(RECORDS PROVIDED Opens)
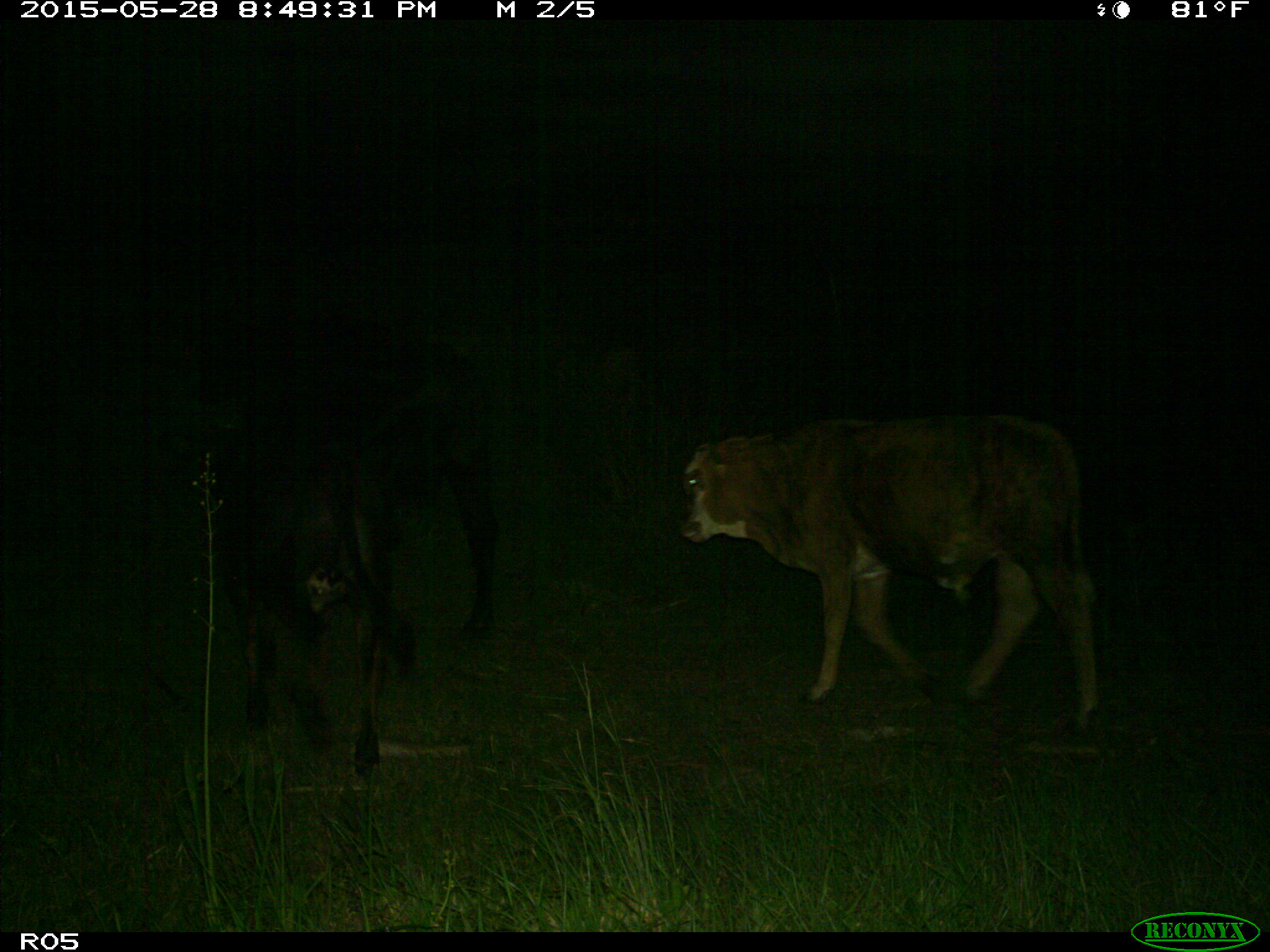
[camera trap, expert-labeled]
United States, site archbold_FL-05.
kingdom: Animalia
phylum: Chordata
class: Mammalia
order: Artiodactyla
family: Bovidae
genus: Bos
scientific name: Bos taurus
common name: domestic cow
(RECORDS PROVIDED Closes)
Word for word, restate the lines running from the one containing "United States, site archbold_FL-05." through the final line of the records above, and nothing besides.

United States, site archbold_FL-05.
kingdom: Animalia
phylum: Chordata
class: Mammalia
order: Artiodactyla
family: Bovidae
genus: Bos
scientific name: Bos taurus
common name: domestic cow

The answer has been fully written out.